The new autocatalytic ligation-reaction system is merely exergonic: left
to its own devices, the system will simply run
to equilibrium. Can an autocatalytic system be created that carries out
thermodynamic work cycles whereby the system
sustains displacement from equilibrium, performs coordinated work and
achieves such coordination by controlling,
constraining and 'correcting' unwanted side reactions (as in DNA editing
and repair; P. W. Anderson, personal
communication and ref. 4) to enhance its own rate of reproduction?
The dominant view of life assumes that self-replication must be based on
something akin to Watson-Crick base pairing.
The 'RNA world' model of the origins of life conforms to this view. But
years of careful effort to find an enzyme-free
polynucleotide system able to undergo replication cycles by sequentially
and correctly adding the proper nucleotide to
the newly synthesized strand have not yet succeeded [5,6].

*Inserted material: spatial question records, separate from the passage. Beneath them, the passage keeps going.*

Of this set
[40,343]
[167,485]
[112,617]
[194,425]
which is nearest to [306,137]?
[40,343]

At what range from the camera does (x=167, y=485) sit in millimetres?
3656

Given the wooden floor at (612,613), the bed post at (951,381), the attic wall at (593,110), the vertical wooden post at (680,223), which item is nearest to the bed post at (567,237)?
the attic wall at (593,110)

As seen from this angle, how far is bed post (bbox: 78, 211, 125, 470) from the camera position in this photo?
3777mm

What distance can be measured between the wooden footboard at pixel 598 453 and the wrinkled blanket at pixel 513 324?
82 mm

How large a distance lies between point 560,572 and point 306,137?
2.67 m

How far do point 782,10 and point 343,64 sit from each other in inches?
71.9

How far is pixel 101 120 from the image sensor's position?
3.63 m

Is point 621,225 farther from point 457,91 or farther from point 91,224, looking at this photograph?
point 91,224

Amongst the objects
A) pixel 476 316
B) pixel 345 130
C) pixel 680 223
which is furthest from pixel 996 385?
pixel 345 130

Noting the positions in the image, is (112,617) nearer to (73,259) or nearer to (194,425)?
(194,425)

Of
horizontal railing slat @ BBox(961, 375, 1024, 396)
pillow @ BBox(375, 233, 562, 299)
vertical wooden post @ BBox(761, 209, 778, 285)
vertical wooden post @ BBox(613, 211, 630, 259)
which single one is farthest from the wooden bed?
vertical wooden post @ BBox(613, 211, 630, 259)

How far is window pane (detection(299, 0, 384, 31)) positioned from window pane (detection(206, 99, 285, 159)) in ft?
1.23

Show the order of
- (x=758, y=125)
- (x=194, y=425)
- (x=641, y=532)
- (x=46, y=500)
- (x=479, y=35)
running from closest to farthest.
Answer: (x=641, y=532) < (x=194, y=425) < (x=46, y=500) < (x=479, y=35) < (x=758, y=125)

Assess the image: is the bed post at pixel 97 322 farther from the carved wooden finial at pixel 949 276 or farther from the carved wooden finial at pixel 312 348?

A polynucleotide system based on a ribozyme polymerase able sequentially
to add the correct nucleotides (and thus
copy itself) might work. In contrast, the simple and successful
reproducing molecular systems described by Lee et al.
[1] and by von Kiedrowski [2] which uses a single-stranded DNA hexamer and
its two trimer fragments) are based on
a polymer catalysing its own formation from two fragments. Both show that
autocatalytic systems based on specific
ligation reactions are possible. Because a variety of polymers and small
molecules can catalyse such reactions, these
results may prove seminal: the creation or spontaneous formation of simple
or collectively autocatalytic sets may occur
far more readily than we thought. Given the emerging field of 'molecular
diversity', with its capacity to synthesize
high-diversity DNA, RNA and peptide libraries [7], these questions are now
open to detailed scrutiny.
References
[1.] Lee, D. H., Granja, J. R., Martinez, J. A., Severin K., and Ghadiri,
M. R. Nature 382 525-528 (1996). [return
to text]
[2.] von Kiedrowski, G. Agnew. Chem. 25 932-935 (1986).
[3.] von Kiedrowski, G., Wiotzka, B., Hielbing, J., Matzan, M. and Jordan,
S. Agnew, Chem. 30 423-426 (1991).
[4.] Hopfield, J. J. Proc. Natl Acad. Sci. USA 71 4135-4139 (1974).
[5.] Joyce, G. F., and Orgel, L. E. J. Mol. Biol. 188 433-437 (1986).
[6.] Joyce, G. F. Cold Spring Harb. Symp. Quant. Biol. 52 (1987).
[7.] Scott, J. K., and Smith, G. P. Science 249 386-389 (1990).